- Given request:
Output all lines exactly, with nothing added or dropped.
═════ Material for the task ═════
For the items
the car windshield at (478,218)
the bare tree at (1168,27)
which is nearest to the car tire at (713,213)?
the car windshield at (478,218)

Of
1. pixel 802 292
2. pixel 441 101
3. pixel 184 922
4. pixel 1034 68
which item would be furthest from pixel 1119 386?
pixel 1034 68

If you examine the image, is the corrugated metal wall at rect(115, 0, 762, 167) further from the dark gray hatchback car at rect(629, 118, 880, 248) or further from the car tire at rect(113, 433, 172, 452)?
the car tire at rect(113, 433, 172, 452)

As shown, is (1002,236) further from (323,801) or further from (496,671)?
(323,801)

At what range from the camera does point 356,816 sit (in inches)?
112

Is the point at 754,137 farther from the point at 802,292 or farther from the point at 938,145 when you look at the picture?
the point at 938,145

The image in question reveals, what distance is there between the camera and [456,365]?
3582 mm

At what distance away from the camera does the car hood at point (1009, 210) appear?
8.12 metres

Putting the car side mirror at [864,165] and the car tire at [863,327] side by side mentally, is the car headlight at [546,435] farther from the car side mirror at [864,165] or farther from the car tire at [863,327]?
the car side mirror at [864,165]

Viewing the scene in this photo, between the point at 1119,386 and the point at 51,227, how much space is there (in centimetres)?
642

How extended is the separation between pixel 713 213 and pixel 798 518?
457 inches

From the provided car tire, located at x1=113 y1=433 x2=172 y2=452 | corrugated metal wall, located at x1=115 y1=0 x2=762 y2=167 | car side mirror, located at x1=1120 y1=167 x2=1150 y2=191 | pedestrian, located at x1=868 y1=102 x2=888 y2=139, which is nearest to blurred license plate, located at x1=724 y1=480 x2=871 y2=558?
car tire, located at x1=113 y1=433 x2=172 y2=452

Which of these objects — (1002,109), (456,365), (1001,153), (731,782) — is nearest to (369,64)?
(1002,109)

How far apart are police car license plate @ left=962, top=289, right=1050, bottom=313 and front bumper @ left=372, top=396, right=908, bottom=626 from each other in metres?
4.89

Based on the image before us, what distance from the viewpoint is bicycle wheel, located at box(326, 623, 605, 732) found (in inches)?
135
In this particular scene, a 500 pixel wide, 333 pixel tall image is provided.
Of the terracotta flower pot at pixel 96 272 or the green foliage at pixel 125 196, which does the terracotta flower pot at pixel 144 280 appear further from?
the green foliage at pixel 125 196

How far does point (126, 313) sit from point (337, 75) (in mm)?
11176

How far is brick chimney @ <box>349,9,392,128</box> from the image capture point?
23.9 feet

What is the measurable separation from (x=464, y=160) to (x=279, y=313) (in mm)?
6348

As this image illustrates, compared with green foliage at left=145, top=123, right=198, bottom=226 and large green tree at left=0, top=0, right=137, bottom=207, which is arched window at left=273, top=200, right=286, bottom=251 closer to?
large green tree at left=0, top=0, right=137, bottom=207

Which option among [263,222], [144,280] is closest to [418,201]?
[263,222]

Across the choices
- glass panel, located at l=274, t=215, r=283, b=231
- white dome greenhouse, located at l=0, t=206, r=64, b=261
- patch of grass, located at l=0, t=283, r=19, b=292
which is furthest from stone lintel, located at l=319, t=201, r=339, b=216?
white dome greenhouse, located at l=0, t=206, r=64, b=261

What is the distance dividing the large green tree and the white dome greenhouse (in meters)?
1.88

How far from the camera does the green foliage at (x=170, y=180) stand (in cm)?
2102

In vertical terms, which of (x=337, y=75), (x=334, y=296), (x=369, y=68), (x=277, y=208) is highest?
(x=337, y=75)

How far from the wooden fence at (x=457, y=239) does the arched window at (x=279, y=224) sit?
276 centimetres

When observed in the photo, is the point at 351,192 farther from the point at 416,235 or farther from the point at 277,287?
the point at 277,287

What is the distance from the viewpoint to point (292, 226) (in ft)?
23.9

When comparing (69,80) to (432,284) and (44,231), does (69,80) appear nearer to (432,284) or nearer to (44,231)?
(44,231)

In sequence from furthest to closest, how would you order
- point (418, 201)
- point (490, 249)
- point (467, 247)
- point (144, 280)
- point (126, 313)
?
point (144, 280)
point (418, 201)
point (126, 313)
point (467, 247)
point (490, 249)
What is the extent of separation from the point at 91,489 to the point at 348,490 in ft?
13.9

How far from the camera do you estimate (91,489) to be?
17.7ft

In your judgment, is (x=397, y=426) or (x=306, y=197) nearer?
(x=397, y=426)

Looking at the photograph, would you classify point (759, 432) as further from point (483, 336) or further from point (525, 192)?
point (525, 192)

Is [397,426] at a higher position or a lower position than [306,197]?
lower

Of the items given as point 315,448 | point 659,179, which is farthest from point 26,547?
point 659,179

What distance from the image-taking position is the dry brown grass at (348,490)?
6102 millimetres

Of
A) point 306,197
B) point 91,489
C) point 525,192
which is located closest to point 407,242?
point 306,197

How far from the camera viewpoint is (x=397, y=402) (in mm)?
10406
═════
- Exercise result:
For the items
the car windshield at (478,218)
the bare tree at (1168,27)
which is nearest to the car tire at (713,213)?
the car windshield at (478,218)

Of
1. pixel 802 292
2. pixel 441 101
3. pixel 184 922
4. pixel 1034 68
which item would be furthest from pixel 1119 386?
pixel 1034 68

If you examine the image, is the corrugated metal wall at rect(115, 0, 762, 167) further from the dark gray hatchback car at rect(629, 118, 880, 248) or further from the car tire at rect(113, 433, 172, 452)?
the car tire at rect(113, 433, 172, 452)

As shown, is (1002,236) further from (323,801) or further from (496,671)?
(323,801)

At what range from the camera does point 356,816 sit (in inches)?
112

Is the point at 754,137 farther from the point at 802,292 or farther from the point at 938,145 when you look at the picture?
the point at 938,145

The image in question reveals, what distance is there between the camera and [456,365]?
3582 mm

At what distance away from the camera does the car hood at point (1009, 210) appear?
8.12 metres

Putting the car side mirror at [864,165] and the car tire at [863,327] side by side mentally, is the car headlight at [546,435] farther from the car side mirror at [864,165] or farther from the car tire at [863,327]?
the car side mirror at [864,165]

Viewing the scene in this photo, between the point at 1119,386 and the point at 51,227, how much space is there (in centimetres)?
642

How extended is the separation between pixel 713 213 and pixel 798 518?
457 inches

From the provided car tire, located at x1=113 y1=433 x2=172 y2=452 | corrugated metal wall, located at x1=115 y1=0 x2=762 y2=167 | car side mirror, located at x1=1120 y1=167 x2=1150 y2=191 | pedestrian, located at x1=868 y1=102 x2=888 y2=139, which is nearest to blurred license plate, located at x1=724 y1=480 x2=871 y2=558?
car tire, located at x1=113 y1=433 x2=172 y2=452

Which of these objects — (1002,109), (456,365), (1001,153), (731,782) — is nearest to (369,64)?
(1002,109)

How far apart are police car license plate @ left=962, top=289, right=1050, bottom=313 and front bumper @ left=372, top=396, right=908, bottom=626 from each other in metres?
4.89

Based on the image before us, what distance from the viewpoint is bicycle wheel, located at box(326, 623, 605, 732) found (in inches)?
135
In this particular scene, a 500 pixel wide, 333 pixel tall image is provided.
Of the terracotta flower pot at pixel 96 272 or the green foliage at pixel 125 196, which does the terracotta flower pot at pixel 144 280 appear further from?
the green foliage at pixel 125 196

How far does point (126, 313) sit from point (337, 75) (in mm)?
11176

How far is brick chimney @ <box>349,9,392,128</box> from the image capture point?
23.9 feet

What is the measurable separation from (x=464, y=160) to (x=279, y=313) (in mm)?
6348

As this image illustrates, compared with green foliage at left=145, top=123, right=198, bottom=226 and large green tree at left=0, top=0, right=137, bottom=207, which is arched window at left=273, top=200, right=286, bottom=251 closer to?
large green tree at left=0, top=0, right=137, bottom=207

Which option among [263,222], [144,280] is closest to [418,201]?
[263,222]

Across the choices
- glass panel, located at l=274, t=215, r=283, b=231
- white dome greenhouse, located at l=0, t=206, r=64, b=261
- patch of grass, located at l=0, t=283, r=19, b=292
which is furthest from stone lintel, located at l=319, t=201, r=339, b=216?
white dome greenhouse, located at l=0, t=206, r=64, b=261

What is the distance dividing the large green tree and the white dome greenhouse (in meters)?
1.88

How far from the camera does the green foliage at (x=170, y=180) stand (in cm)?
2102

In vertical terms, which of (x=337, y=75), (x=334, y=296), (x=369, y=68), (x=277, y=208) is highest?
(x=337, y=75)

How far from the wooden fence at (x=457, y=239) does the arched window at (x=279, y=224) sit?
276 centimetres

When observed in the photo, is the point at 351,192 farther from the point at 416,235 or farther from the point at 277,287?
the point at 277,287

What is the distance from the viewpoint to point (292, 226) (in ft)?
23.9

When comparing (69,80) to (432,284) and (44,231), does (69,80) appear nearer to (432,284) or nearer to (44,231)?
(44,231)

In sequence from furthest to closest, how would you order
- point (418, 201)
- point (490, 249)
- point (467, 247)
- point (144, 280)
- point (126, 313)
?
point (144, 280)
point (418, 201)
point (126, 313)
point (467, 247)
point (490, 249)
What is the extent of separation from the point at 91,489 to the point at 348,490 in ft?
13.9

How far from the camera do you estimate (91,489) to be?
17.7ft

In your judgment, is (x=397, y=426) or (x=306, y=197) nearer?
(x=397, y=426)

Looking at the photograph, would you classify point (759, 432) as further from point (483, 336) or further from point (525, 192)?
point (525, 192)

Is [397,426] at a higher position or a lower position than [306,197]?
lower

Of the items given as point 315,448 | point 659,179, which is farthest from point 26,547?
point 659,179

What distance from the image-taking position is the dry brown grass at (348,490)?
6102 millimetres

Of
A) point 306,197
B) point 91,489
C) point 525,192
which is located closest to point 407,242?
point 306,197

How far from the camera viewpoint is (x=397, y=402) (in mm)?
10406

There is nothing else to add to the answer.